### Source
★ ★ ★ ★ ★
Cows on meadow in silvopasture


WisContext

Cattle can often be seen grazing in meadows around Wisconsin, but they may also be finding their meals in wooded areas. Called silvopasture, the practice of grazing animals in the woods can bring long-term economic returns through forestry and annual income from livestock and forage. Trees shade the animals and help protect them from heat stress in summer. In winter, trees shelter animals from wind.

Silvopasture is defined as a type of agroforestry with the combination of timber, livestock and forage production on the same site. The challenge is managing all three production systems in a sustainable way that does not harm the animals, trees, soil and nearby water, said Diane Mayerfeld, a University of Wisconsin-Extension specialist in sustainable agriculture. She was one of the participants in a panel discussion at the Cooperative Extension State Conference on Nov. 11, 2015, recorded for Wisconsin Public Television’s University Place.

However, the practice of silvopasture is not widespread in Wisconsin. Researchers still need to learn about region-specific best practices that provide shade for livestock while enabling trees to thrive, noted the panel, which also included UW-Extension educators Vance Haugen, Randy Mell and Otto Wiegand, as well as UW-Madison Department of Forest and Wildlife Ecology professor Mark Rickenbach.
★ ★ ★ ★ ★
### Extracted material

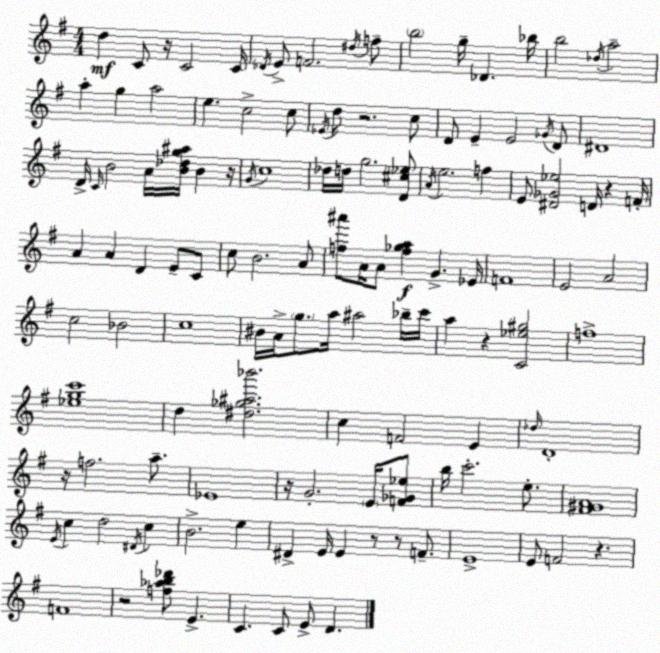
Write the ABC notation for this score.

X:1
T:Untitled
M:4/4
L:1/4
K:G
d C/2 z/4 C2 C/4 _D/4 E/2 F2 ^d/4 f/2 b2 g/4 _D _b/4 b2 _d/4 a2 a g a2 e c2 c/2 _E/4 d/2 z2 c/2 D/2 E E2 _G/4 D/2 ^D4 D/4 C/4 B2 A/4 [B_dg^a]/4 B z/4 G/4 c4 _d/4 d/4 g2 [D^c_e]/2 A/4 e2 f E/2 [^D_G_e]2 D/4 z F/4 A A D E/2 C/2 c/2 B2 A/2 [f^a']/2 A/4 A/2 [f_ga] G _E/4 F4 E2 A2 c2 _B2 c4 ^B/4 A/4 g/2 a/4 ^a2 _b/4 c'/4 a z [C_e^g]2 f4 [_egc']4 d [^d_g^a_b']2 c F2 E _d/4 D4 z/4 f2 a/2 _E4 z/4 G2 E/4 [F_G_e]/2 b/4 c'2 e/2 [^F^GA]4 E/4 c d2 ^D/4 c B2 e ^D E/4 E z/2 z/2 F/2 E4 E/2 F2 z F4 z2 [f_ab_d']/2 E C C/2 E/2 D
★ ★ ★ ★ ★
### Written request
Copy the passage of the silvopasture article above from "However, the practice" to "professor Mark Rickenbach." word for word.

### Task response
However, the practice of silvopasture is not widespread in Wisconsin. Researchers still need to learn about region-specific best practices that provide shade for livestock while enabling trees to thrive, noted the panel, which also included UW-Extension educators Vance Haugen, Randy Mell and Otto Wiegand, as well as UW-Madison Department of Forest and Wildlife Ecology professor Mark Rickenbach.